Title :
A K-phoneme-class based multi-model method for short utterance speaker recognition
Author :
Chenhao Zhang ; Xiaojun Wu ; Zheng, Thomas Fang ; Linlin Wang ; Cong Yin
Author_Institution :
Dept. of Comput. Sci. & Technol., Tsinghua Univ., Beijing, China
Abstract :
For GMM-UBM based text-independent speaker recognition, the performance decreases significantly when the test speech is too short. Considering that the use of text information is helpful, a K-phoneme-class scoring based multiple phoneme class speaker model method (shortened as K-phoneme-class based multi-model method, abbreviated as KPCMMM) is proposed including a phoneme class speech recognition stage and a phoneme class dependent multi-model speaker recognition stage, where K means the number of most likely phoneme classes to be used in the second stage. Two different phoneme class definitions, expert-knowledge based and data-driven, are compared, and the performance as a function of K is also studied. Experimental results show that the data-driven phoneme class definition outperforms the expert-knowledge based one, and that an appropriate K value can lead to much better performance.

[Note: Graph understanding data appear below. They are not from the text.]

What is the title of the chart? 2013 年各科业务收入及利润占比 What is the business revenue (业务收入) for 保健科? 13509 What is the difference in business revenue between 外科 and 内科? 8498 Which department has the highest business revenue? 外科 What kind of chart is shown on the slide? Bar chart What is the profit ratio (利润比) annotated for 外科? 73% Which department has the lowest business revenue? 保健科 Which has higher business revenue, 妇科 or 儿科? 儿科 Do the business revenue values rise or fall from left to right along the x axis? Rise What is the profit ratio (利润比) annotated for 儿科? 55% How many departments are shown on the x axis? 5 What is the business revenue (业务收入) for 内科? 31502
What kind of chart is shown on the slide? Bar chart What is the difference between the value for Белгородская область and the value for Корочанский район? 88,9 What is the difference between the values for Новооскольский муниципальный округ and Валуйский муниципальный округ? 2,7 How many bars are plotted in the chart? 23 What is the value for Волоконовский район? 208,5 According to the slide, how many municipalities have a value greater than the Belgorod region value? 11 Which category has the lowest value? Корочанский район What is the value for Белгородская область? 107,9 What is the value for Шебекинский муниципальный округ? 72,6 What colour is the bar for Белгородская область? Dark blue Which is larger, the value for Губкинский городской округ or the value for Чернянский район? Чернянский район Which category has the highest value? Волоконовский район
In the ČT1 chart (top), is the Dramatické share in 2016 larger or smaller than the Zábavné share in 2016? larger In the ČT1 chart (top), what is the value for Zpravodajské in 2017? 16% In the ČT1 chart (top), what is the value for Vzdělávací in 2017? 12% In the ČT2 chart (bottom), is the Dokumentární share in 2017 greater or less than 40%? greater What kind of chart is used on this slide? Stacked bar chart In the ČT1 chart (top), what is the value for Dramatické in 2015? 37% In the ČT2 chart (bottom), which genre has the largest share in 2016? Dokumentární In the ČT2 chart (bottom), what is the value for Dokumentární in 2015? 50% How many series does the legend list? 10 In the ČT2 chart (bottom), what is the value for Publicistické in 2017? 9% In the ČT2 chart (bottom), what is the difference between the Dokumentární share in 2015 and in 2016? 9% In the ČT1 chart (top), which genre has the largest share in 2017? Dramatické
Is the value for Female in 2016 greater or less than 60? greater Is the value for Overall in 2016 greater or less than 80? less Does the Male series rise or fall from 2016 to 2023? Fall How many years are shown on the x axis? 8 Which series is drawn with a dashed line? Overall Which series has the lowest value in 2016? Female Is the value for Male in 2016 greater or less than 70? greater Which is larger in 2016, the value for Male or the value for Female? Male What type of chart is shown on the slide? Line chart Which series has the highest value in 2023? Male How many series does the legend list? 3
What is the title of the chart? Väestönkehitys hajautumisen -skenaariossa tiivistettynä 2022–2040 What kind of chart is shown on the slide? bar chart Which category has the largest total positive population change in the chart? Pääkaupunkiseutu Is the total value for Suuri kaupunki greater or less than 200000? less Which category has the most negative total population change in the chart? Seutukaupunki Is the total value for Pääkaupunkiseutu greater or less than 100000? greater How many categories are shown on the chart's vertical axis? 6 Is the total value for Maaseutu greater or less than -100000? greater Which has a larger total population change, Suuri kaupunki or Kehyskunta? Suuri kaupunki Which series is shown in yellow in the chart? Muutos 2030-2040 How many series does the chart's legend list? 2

Compared with the baseline GMM-UBM system, the proposed KPCMMM can achieve a relative equal error rate (EER) reduction of 38.60% for text-independent speaker recognition with a length of less than 2 seconds of test speech.
Keywords :
Gaussian processes; speaker recognition; GMM-UBM; K-phoneme-class scoring; data-driven phoneme class definition; multimodel method; phoneme class dependent multimodel speaker recognition stage; phoneme class speaker model method; phoneme class speech recognition stage; relative equal error rate reduction; short utterance speaker recognition; text-independent speaker recognition; Data models; Mathematical model; Speaker recognition; Speech; Speech recognition; Training; Training data;
Conference_Titel :
Signal & Information Processing Association Annual Summit and Conference (APSIPA ASC), 2012 Asia-Pacific
Conference_Location :
Hollywood, CA
Print_ISBN :
978-1-4673-4863-8